I push my plate away from me. This eating alone sucks I decide. I had just had a supper of baked chicken and cornbread – not exactly a rounded meal of the food groups. Dieting is so hard for me, but I am determined to get back to my normal weight. I have found it helps greatly with my social anxieties.
The phone rings and I answer. It is 10PM and almost bedtime.
"Come get your medications," my father says and then he hangs up.
I walk over in the cool night air. The smell of the summer air and the ambience of crickets calling brings joy to my soul.

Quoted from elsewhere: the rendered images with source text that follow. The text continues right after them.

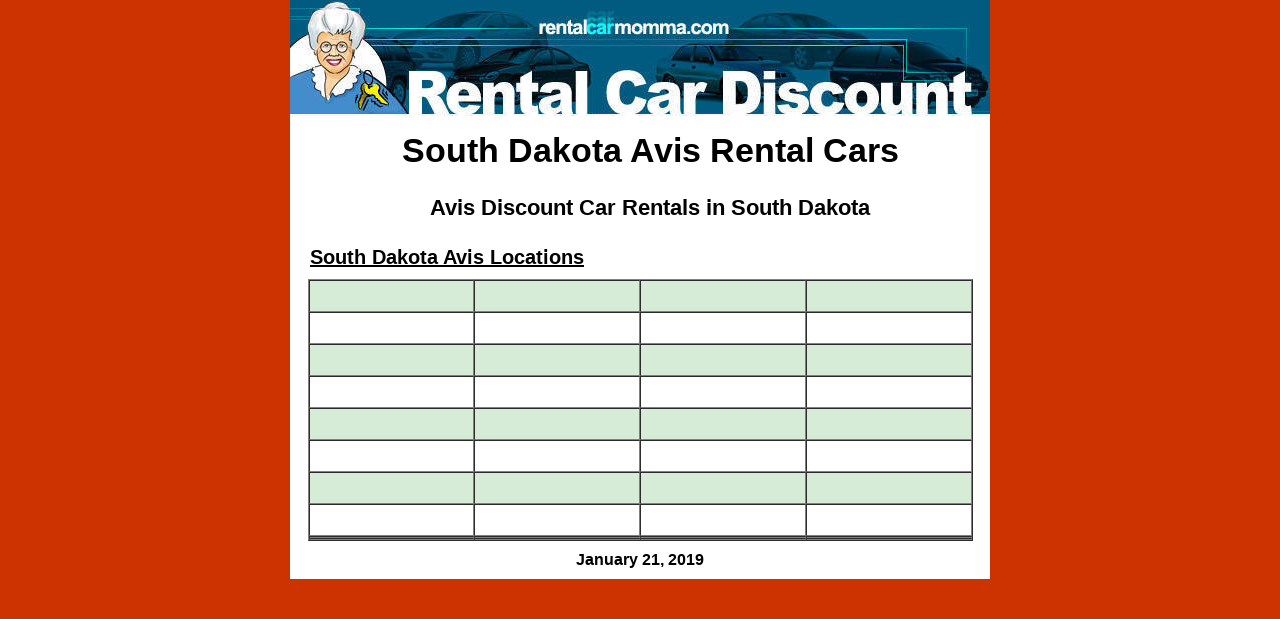

--- FILE ---
content_type: text/html
request_url: https://rentalcarmomma.com/avis/south-dakota.htm
body_size: 7391
content:
<!DOCTYPE html PUBLIC "-//W3C//DTD XHTML 1.0 Transitional//EN" "http://www.w3.org/TR/xhtml1/DTD/xhtml1-transitional.dtd">
<html xmlns="http://www.w3.org/1999/xhtml">
<head>
<meta http-equiv="Content-Type" content="text/html; charset=utf-8" />
<title>South Dakota Avis Locations</title>
<meta name="keywords" content="South, Dakota, rental, avis, rentals, car, cars, vans">
<meta name="description" content="Discount Avis Rental Car Codes and Coupons for South Dakota.">
<meta name="subject" content="South Dakota Avis rental car">
<style type="text/css">
body {
	margin: 0 auto;
	background-color: #cc3300;
}

#wrapper {
	margin: 0 auto;
	width: 700px;
	height: 100%;
}

#headerSpace {
	width: 700px;
	height: 100%;
}

#rentalCarHeading {
	background-color: #FFFFFF;
	width: 700px;
	height: 100%;
}

h1 {
	font-family: Arial, Helvetica, sans-serif;
	font-size: 34px;
	font-weight: bold;
	color: #000000;
	text-align: center;
	margin: 0px;
	padding: 15px 0px 10px 20px;
}

h2 {
	font-family: Arial, Helvetica, sans-serif;
	font-size: 22px;
	font-weight: bold;
	color: #000000;
	text-align: center;
	margin: 0px;
	padding: 15px 0px 10px 20px;
}

img.enterpriseMap {
	display: block; 
	margin: 0 auto;
	padding: 0px 0px 0px 0px;
}

#contentBlockOne {
	width: 700px;
	hieght: 100%;
	background-color: #ffffff;
}

.citiesTable {
	margin: 0px;
	text-align: center;
	line-height: 30px;
}

.citiesTable a {
	font-family: Arial, Helvetica, sans-serif;
	font-size: 12px;
	font-weight: bold;
	color: #004328;
}

.citiesTable hover{
	font-family: Arial, Helvetica, sans-serif;
	font-size: 12px;
	font-weight: bold;
	color: #02bf74;
}

#contentBlockTwo {
	width: 700px;
	hieght: 100%;
	background-color: #e2f0e2;
	clear: both;
}

h3 {
	font-family: Arial, Helvetica, sans-serif;
	font-size: 20px;
	font-weight: bold;
	text-decoration: underline;
	color: #000000;
	margin: 0px;
	padding: 15px 0px 10px 20px;
}

.mainContent {
	font-family: Arial, Helvetica, sans-serif;
	font-size: 12px;
	text-align: justify;
	color: #000000;
	margin: 0px;
	padding: 0px 20px 10px 20px;

}

.contentImages {
	margin: 0;
	padding: 0px 0px 0px 10px;
}

#middleSection {
	width: 700px;
	margin: 0px;
	background-color: #FFFFFF;
}

#middleSpacer {
	width:700px;
	clear: both;
}

#leftSection {
	width: 325px;
	float: left;
}

.leftContent {
	font-family: Arial, Helvetica, sans-serif;
	font-size: 10px;
	color: #000000;
	text-align: center;
	margin: 0px;
	padding: 5px 5px 5px 15px;
}

img.enterpriseAddressLogo {
	display: block; 
	margin: 0 auto;
	padding: 0px 0px 7px 0px;
}

#rightSection {
	width: 370px;
	float: right;
	padding: 5px 0px 0px 0px;
}

.rentalCarAddressLink {
	text-align: center;
	margin: 0px;
}

.rentalCarAddressLink a:link{
	font-family: Arial, Helvetica, sans-serif;
	font-size: 14px;
	font-weight: bold;
	color: #007949;
}

.rentalAddress {
	font-family: Arial, Helvetica, sans-serif;
	font-size: 14px;
	color: #000000;
	text-align: center;
	margin: 0px;
	padding-bottom: 5px;
}

#footer {
	width: 700px;
	height: 100%;
	background-color: #FFFFFF;
	margin: 0px;
}

img.footerImage {
	display: block; 
	margin: 0 auto;
	padding: 10px 0px 7px 0px;
}

.footerText {
	font-family: Arial, Helvetica, sans-serif;
	font-size: 16px;
	font-weight: bold;
	text-align: center;
	margin: 0px;
	padding-top: 10px;
	padding-bottom: 10px;
}
</style>
</head> <body>
<div id="wrapper">
<div id="headerSpace"><a href="http://www.rentalcarmomma.com"><img src="http://rentalcarmomma.com/images/headerdesign2.jpg" alt="Rental Car Momma.com" border="0" title="Discount Rental Car Coupons" /></a></div>
<!--Start h1 and h2-->
<div id="rentalCarHeading">	
<h1>South Dakota Avis Rental Cars</h1>
<h2>Avis Discount Car Rentals in South Dakota</h2>
</div>
<!--End h1 and h2-->
			<!--Start first mainContent-->
			<div id="contentBlockOne">
            	<h3>South Dakota Avis Locations</h3>
                    <!--Start location table-->
                	<table width="665" border="1" align="center" cellpadding="0" cellspacing="0">
                      <tr class="citiesTable">
                        <td bgcolor="#d7ecd7">&nbsp;</td>
                        <td bgcolor="#d7ecd7">&nbsp;</td>
                        <td bgcolor="#d7ecd7">&nbsp;</td>
                        <td bgcolor="#d7ecd7">&nbsp;</td>                     
                      </tr>
                      <tr class="citiesTable">
                        <td>&nbsp;</td>
                        <td>&nbsp;</td>
                        <td>&nbsp;</td>
                        <td>&nbsp;</td>
                      </tr>
                      <tr class="citiesTable">
                        <td bgcolor="#d7ecd7">&nbsp;</td>
                        <td bgcolor="#d7ecd7">&nbsp;</td>
                        <td bgcolor="#d7ecd7">&nbsp;</td>
                        <td bgcolor="#d7ecd7">&nbsp;</td>
                      </tr>
                      <tr class="citiesTable">
                        <td>&nbsp;</td>
                        <td>&nbsp;</td>
                        <td>&nbsp;</td>
                        <td>&nbsp;</td>
                      </tr>
                      <tr class="citiesTable">
                        <td bgcolor="#d7ecd7">&nbsp;</td>
                        <td bgcolor="#d7ecd7">&nbsp;</td>
                        <td bgcolor="#d7ecd7">&nbsp;</td>
                        <td bgcolor="#d7ecd7">&nbsp;</td>
                      </tr>
                      <tr class="citiesTable">
                        <td>&nbsp;</td>
                        <td>&nbsp;</td>
                        <td>&nbsp;</td>
                        <td>&nbsp;</td>
                      </tr>
                      <tr class="citiesTable">
                        <td bgcolor="#d7ecd7">&nbsp;</td>
                        <td bgcolor="#d7ecd7">&nbsp;</td>
                        <td bgcolor="#d7ecd7">&nbsp;</td>
                        <td bgcolor="#d7ecd7">&nbsp;</td>
                      </tr>
                      <tr class="citiesTable">
                        <td>&nbsp;</td>
                        <td>&nbsp;</td>
                        <td>&nbsp;</td>
                        <td>&nbsp;</td>
                      </tr>
                      <tr class="citiesTable">
                        <td bgcolor="#d7ecd7"><a href="#"></a></td>
                        <td bgcolor="#d7ecd7"><a href="#"></a></td>
                        <td bgcolor="#d7ecd7"><a href="#"></a></td>
                        <td bgcolor="#d7ecd7"><a href="#"></a></td>
                      </tr>
                      <tr class="citiesTable">
                        <td><a href="#"></a></td>
                        <td><a href="#"></a></td>
                        <td><a href="#"></a></td>
                        <td><a href="#"></a></td>
                      </tr>
                    </table>

                    <!--End location table-->
            </div>
            <!--End the first mainContent-->
            	<!--Start middle section-->
                <div id="middleSection">
                	
                    <div id="middleSpacer"></div>
                </div>
                <!--End middle section-->
            	      
            	<!--Begin Footer-->
                <div id="footer">
                  <p class="footerText">January 21, 2019</p>
                </div>
                <!--End Footer-->
</div>
</body>
</html>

I walk into the house and sit down in the den.
"I am so proud of you lately," my father says as he hands me my medications.
I take them and he checks my hand for errant pills.
"You've done so well these past few months."
My father's words are of little comfort. I am no longer a child and long ago quit basing the worth of my life on his opinions.
"What are we going to go about your medications when you move in a few weeks?" he asks.
"I will just have to take them," I reply.
"No," my father says. "It will be a very long time until I trust you with them."
"Goodnight," I say as I get up and walk back across the yard to my house.
It could be worse, I tell myself. My father has given me a more normal and conventional life. He really does mean well. I think of all the people mired in poverty and homelessness and it softens my humiliation over the way my father treats me. I will never again have to worry about such things.
The evening ends with me drinking a glass of skim milk and having one more cigar before retiring. Maggie knows the routine and is already curled up in the bed awaiting me. I turn on the air conditioner. Turn off the lights. I then lay down on the bed and in what seems like moments, I awake to the morning sun shining through my windows. It is another day.